Provided text:
──────────────────────────────
Some of the chambers which provide for court of arbitration in commercial contracts are London Chamber of Commerce, American Arbitration association, International chamber of commerce etc. In India, the Indian Council of Arbitration, Federation of Indian Chambers of Commerce and Industry, East India Cotton Association, Bengal Chamber of commercial and Industry, Cotton textile Export Promotion Council are some of the specialised organisations dealing commercial arbitration in both national and international fields. In UK, both on the domestic and international fronts commercial arbitration is conducted by specialised arbitration bodies like the Institute of Arbitrators, the London Court of Arbitration, the London Maritime Arbitrators Association.

 

In commercial arbitrations which are conducted under the rules of the tribunal or arbitration framed by various trade associations-a two-tier system of arbitration is usually provided under which an appeal lies from the award of the arbitrator or the umpire to an Appeal Board constituted to the rules of the associations. In such cases the award of the Appeal Board is final award according to the agreement of the parties which incorporates the rules of the trade associations. 

 

As far as our Indian practice is concerned, an appeal shall lie firstly before the same Arbitral Tribunal as per Code of Arbitral Practice and Procedures of the Disputes Settlement Trust and after that only an appeal shall lie before any court for (a) Granting or refusing to grant any interim measure under Sec 9 and Sec 17 (b) setting aside or refusing to set aside an arbitral award under Sec 34. No second appeal shall lie before any court except the Supreme Court, from an order passed in appeal under Sec 37.
──────────────────────────────
Given data:
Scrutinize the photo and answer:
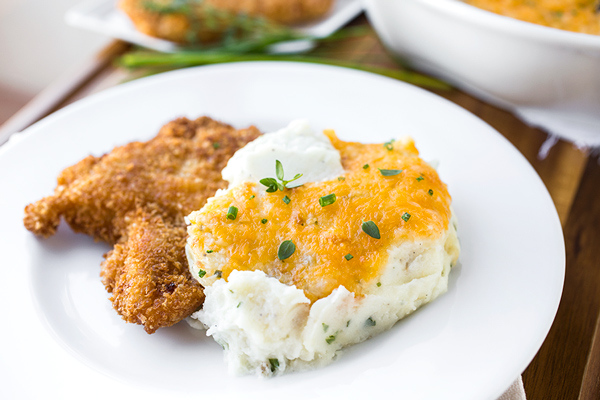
──────────────────────────────
To do:
a) In the text on commercial arbitration, which court may hear a second appeal from an order passed in appeal under Sec 37?
b) Rewrite the passage on commercial arbitration from "In commercial arbitrations" to "the trade associations.", replacing "Appeal Board" with "Appellate Board".
c) Carry on the text about commercial arbitration from the point where it ends.

Responses for each task:
a) Only the Supreme Court.

b)
In commercial arbitrations which are conducted under the rules of the tribunal or arbitration framed by various trade associations-a two-tier system of arbitration is usually provided under which an appeal lies from the award of the arbitrator or the umpire to an Appellate Board constituted to the rules of the associations. In such cases the award of the Appellate Board is final award according to the agreement of the parties which incorporates the rules of the trade associations.

c)
 

Here are some of the general principles that are followed in a commercial arbitration agreement:

 

Scott v. Avery clause: in contracts involving parties of different countries such as export transactions, foreign element and plant installation contracts, the arbitration clause should provide a machinery suitable to the international character of the transaction for facilitating the execution of award that may be made. This clause provides that no action shall be brought until an award has been made and such provision is very common in commercial contracts. This type of a clause is named after the case Scott v. Avery[3]This clause is a condition precedent to the determination of liability of a party to a contract. Repudiation of contract does not affect this clause. A party successfully pleading Svott v. Avery clause as a defence in the suit cannot subsequently challenge the jurisdiction of an arbitrator when the matter in the suit is remitted to arbitration. There are two exceptions in which this clause may not be pleaded as a defence to a suit. First, where the conduct of the defendant is such that it disentitles him from relying on such clause. Secondly, where the agreement to arbitrate has ceased to exist.

 

In Viney v.Bignold[4] under an insurance policy there was a clause which provided that any dispute arising in the adjustment of a loss should be submitted to arbitration and the award should be conclusive evidence of the amount of the loss. It was further provided that the insured should not be entitled to commence any proceeding until the amount of the loss is determined by an arbitration award. In an action by the insured the arbitration clause was held to be good defence to the action.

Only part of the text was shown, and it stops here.